PGDDSA Study · Semester 1

PGD01C02

Module 3 · Exploratory Data Analytics and Model Development

Descriptive Statistics: Mean, SD, Skewness, Kurtosis

Core Titles

Key headlines and terms for quick recall

Descriptive statistics — summarise data, no inference
Measures of central tendency: Mean, Median, Mode
Measures of spread: Range, IQR, Variance, Standard Deviation
Skewness — asymmetry of distribution
Kurtosis — tailedness / peakedness
Percentiles, Quartiles
Five-number summary (min, Q1, median, Q3, max)
Standard error, coefficient of variation $CV = \sigma/\mu$

Basic Idea

What it is, why it matters, how it works

What is descriptive statistics?

Descriptive statistics summarise the main features of a dataset — without making any inference about a larger population.

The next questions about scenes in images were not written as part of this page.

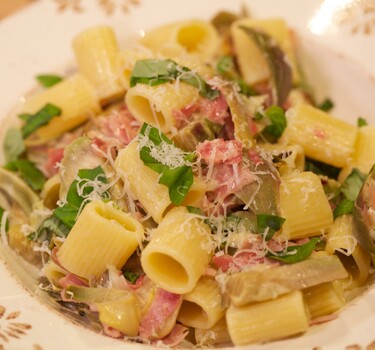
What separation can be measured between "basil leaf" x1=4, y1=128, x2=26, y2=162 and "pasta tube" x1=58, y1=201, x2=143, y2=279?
0.86 meters

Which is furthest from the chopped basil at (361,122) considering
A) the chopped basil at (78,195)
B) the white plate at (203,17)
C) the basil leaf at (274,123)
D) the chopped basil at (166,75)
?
the chopped basil at (78,195)

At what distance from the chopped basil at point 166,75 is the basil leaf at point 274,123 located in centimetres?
24

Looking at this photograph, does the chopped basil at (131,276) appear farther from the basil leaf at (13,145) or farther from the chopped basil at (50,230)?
the basil leaf at (13,145)

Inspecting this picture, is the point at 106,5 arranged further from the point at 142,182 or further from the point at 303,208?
the point at 303,208

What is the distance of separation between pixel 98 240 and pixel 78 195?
0.25 m

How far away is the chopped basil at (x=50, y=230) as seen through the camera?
2.23 meters

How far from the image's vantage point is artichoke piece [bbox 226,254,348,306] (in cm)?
182

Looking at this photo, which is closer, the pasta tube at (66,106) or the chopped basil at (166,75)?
the chopped basil at (166,75)

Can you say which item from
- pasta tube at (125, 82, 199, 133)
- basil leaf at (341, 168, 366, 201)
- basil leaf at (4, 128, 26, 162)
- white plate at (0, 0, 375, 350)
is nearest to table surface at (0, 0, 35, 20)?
white plate at (0, 0, 375, 350)

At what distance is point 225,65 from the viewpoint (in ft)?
9.55

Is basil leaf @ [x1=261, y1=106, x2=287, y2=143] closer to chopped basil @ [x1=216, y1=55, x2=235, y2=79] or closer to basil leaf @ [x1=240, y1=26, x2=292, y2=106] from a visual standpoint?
basil leaf @ [x1=240, y1=26, x2=292, y2=106]

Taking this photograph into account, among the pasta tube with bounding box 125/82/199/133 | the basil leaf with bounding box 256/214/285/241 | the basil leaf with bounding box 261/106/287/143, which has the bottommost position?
the basil leaf with bounding box 256/214/285/241

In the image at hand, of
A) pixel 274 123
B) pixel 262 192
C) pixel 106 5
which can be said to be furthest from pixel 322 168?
pixel 106 5

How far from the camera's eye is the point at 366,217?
2088 millimetres
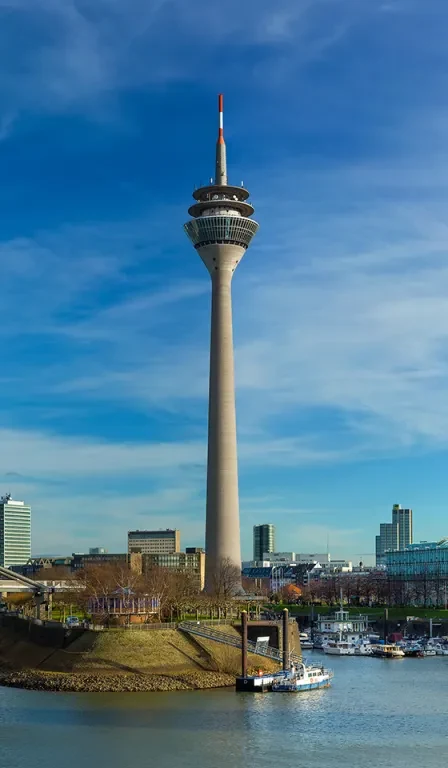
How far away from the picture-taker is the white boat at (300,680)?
234 feet

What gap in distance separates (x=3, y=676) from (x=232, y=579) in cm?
5981

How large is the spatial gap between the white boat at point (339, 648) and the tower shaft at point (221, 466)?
71.7 feet

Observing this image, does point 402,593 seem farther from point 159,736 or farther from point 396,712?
point 159,736

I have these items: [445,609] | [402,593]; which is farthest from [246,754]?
[402,593]

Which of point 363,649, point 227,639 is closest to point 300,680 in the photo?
point 227,639

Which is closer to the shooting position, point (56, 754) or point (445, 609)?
point (56, 754)

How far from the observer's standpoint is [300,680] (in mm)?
73125

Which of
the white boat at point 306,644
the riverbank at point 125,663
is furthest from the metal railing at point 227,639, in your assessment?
the white boat at point 306,644

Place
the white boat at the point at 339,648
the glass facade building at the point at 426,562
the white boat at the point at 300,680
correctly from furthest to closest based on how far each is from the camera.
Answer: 1. the glass facade building at the point at 426,562
2. the white boat at the point at 339,648
3. the white boat at the point at 300,680

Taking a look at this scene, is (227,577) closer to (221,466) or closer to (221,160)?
(221,466)

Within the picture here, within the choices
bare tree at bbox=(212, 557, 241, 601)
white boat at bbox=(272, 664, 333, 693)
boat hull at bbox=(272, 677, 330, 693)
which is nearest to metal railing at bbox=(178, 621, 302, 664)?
white boat at bbox=(272, 664, 333, 693)

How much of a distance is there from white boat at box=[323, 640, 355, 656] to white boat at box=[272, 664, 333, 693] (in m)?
36.6

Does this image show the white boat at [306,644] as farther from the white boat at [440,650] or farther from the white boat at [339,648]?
the white boat at [440,650]

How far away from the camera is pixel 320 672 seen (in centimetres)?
7700
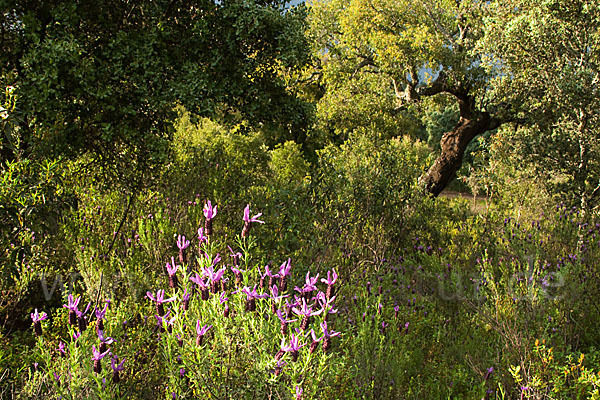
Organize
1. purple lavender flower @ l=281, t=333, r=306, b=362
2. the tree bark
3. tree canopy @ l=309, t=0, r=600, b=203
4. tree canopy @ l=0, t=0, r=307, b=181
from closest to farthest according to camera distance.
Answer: purple lavender flower @ l=281, t=333, r=306, b=362
tree canopy @ l=0, t=0, r=307, b=181
tree canopy @ l=309, t=0, r=600, b=203
the tree bark

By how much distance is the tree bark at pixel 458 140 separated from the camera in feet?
36.6

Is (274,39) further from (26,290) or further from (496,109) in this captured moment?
(496,109)

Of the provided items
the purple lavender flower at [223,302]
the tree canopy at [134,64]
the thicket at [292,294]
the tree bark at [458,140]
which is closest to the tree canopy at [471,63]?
the tree bark at [458,140]

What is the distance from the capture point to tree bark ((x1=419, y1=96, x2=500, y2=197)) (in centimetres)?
1115

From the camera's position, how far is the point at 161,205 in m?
5.79

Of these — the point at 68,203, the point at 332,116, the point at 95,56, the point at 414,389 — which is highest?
the point at 332,116

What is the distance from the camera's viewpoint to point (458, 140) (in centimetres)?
1132

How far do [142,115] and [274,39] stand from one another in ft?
5.23

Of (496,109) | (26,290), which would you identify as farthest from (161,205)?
(496,109)

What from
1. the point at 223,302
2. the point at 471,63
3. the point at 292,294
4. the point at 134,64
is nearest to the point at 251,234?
the point at 292,294

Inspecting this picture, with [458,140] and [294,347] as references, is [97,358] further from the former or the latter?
[458,140]

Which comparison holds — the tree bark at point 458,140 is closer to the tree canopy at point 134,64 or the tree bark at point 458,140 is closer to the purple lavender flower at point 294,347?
the tree canopy at point 134,64

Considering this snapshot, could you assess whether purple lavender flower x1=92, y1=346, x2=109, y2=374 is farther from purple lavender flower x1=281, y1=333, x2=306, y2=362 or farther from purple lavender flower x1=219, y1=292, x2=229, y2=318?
purple lavender flower x1=281, y1=333, x2=306, y2=362

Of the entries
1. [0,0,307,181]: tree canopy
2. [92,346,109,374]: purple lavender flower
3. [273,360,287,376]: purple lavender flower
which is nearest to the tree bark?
[0,0,307,181]: tree canopy
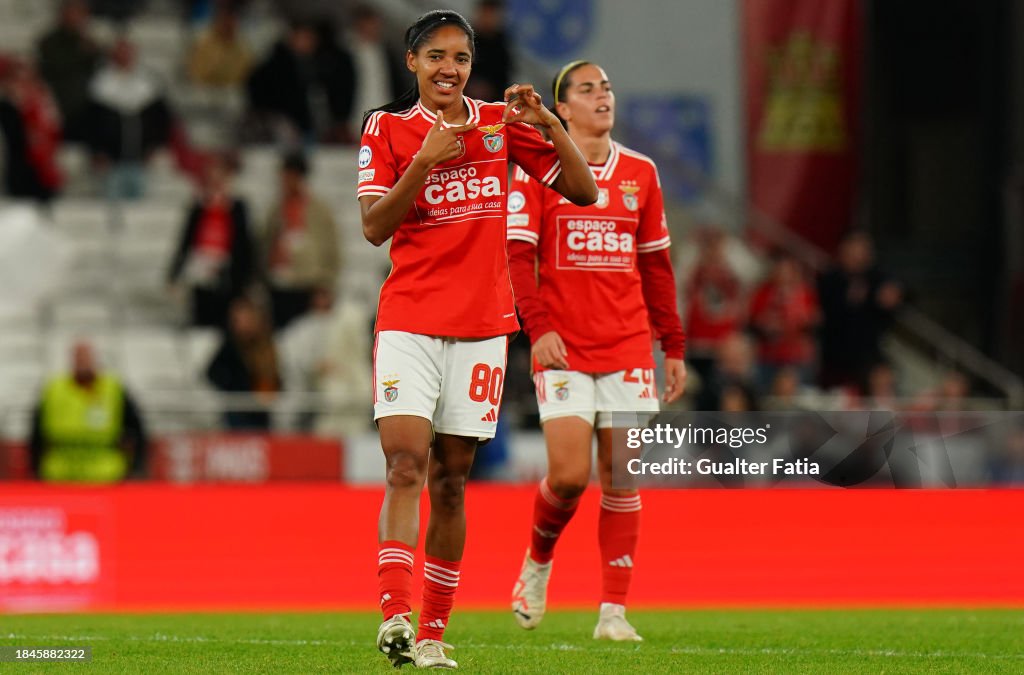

They are the first lens applied during EDA.

Measures of Central Tendency

Mean — arithmetic average $\bar{x} = \dfrac{1}{n} \sum_{i=1}^n x_i$ .

Sensitive to outliers.

Median — middle value when sorted.

Robust to outliers; better for skewed data (income, house prices).

Mode — most frequent value.

Only sensible measure for nominal categorical data.

Measures of Spread

Range = $\max - \min$ . Very sensitive to outliers.

Interquartile Range (IQR) = $Q3 - Q1$ . Robust; spans the middle 50%.

Variance $\sigma^2 = \dfrac{1}{n} \sum (x_i - \bar{x})^2$ (population) or $s^2 = \dfrac{1}{n-1} \sum (x_i - \bar{x})^2$ (sample). Units are squared.

Standard deviation $\sigma = \sqrt{\sigma^2}$ . In the same units as the data — most reported.

Coefficient of Variation $CV = \sigma / \bar{x}$ . Unit-less; compares variability across different scales.

Shape

Skewness measures asymmetry: $\text{Skew} = \frac{E[(X - \mu)^3]}{\sigma^3}.$

0 = symmetric (normal).
$> 0$ = right-skewed (tail on right; mean > median); income, lifespan.
$< 0$ = left-skewed (tail on left; mean < median); exam scores capped at 100.

Kurtosis measures tailedness: $\text{Kurt} = \frac{E[(X - \mu)^4]}{\sigma^4}.$ Excess kurtosis = Kurt − 3 (so a normal has 0).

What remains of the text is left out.